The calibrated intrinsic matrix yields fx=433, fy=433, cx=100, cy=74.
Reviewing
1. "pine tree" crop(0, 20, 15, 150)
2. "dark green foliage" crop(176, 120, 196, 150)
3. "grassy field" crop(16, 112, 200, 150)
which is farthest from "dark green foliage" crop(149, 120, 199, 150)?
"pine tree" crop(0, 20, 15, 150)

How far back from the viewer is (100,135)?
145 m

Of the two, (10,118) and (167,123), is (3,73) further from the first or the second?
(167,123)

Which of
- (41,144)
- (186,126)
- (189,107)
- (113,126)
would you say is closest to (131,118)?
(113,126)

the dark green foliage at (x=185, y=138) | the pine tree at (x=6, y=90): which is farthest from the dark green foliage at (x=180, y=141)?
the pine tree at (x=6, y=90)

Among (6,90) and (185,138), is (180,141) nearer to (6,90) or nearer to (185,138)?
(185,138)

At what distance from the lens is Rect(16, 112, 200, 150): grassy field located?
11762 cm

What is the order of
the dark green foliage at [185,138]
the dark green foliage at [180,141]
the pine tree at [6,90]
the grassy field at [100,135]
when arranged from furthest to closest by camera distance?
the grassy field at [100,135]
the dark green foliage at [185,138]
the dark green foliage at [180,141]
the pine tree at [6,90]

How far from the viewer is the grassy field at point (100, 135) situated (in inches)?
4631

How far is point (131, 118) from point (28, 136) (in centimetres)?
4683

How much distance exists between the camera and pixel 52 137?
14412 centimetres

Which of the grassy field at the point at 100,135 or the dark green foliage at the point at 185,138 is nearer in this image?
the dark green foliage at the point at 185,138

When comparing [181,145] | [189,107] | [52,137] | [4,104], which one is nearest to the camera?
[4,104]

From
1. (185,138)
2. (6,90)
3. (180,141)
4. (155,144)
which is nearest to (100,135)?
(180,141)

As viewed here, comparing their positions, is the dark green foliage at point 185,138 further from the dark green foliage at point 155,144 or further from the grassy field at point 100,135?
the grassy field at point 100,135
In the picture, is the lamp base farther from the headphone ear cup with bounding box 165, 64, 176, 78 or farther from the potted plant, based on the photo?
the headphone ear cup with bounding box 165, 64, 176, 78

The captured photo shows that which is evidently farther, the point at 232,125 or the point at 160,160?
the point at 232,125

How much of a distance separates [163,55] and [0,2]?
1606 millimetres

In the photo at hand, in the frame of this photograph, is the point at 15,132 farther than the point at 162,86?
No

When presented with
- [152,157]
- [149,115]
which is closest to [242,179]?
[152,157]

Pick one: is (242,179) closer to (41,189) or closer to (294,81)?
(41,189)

**What you will do:** Output the lines of the rows from the one containing "In the photo" through the end of the rows, inclusive, as a Markdown table with the columns "No." and "Line", numbering each line and leaving out blank lines.

**Solution for this problem:**
| No. | Line |
|---|---|
| 1 | In the photo at hand, in the frame of this photograph, is the point at 15,132 farther than the point at 162,86? |
| 2 | No |
| 3 | When presented with |
| 4 | - [152,157] |
| 5 | - [149,115] |
| 6 | which is closest to [242,179]? |
| 7 | [152,157] |
| 8 | Pick one: is (242,179) closer to (41,189) or closer to (294,81)? |
| 9 | (41,189) |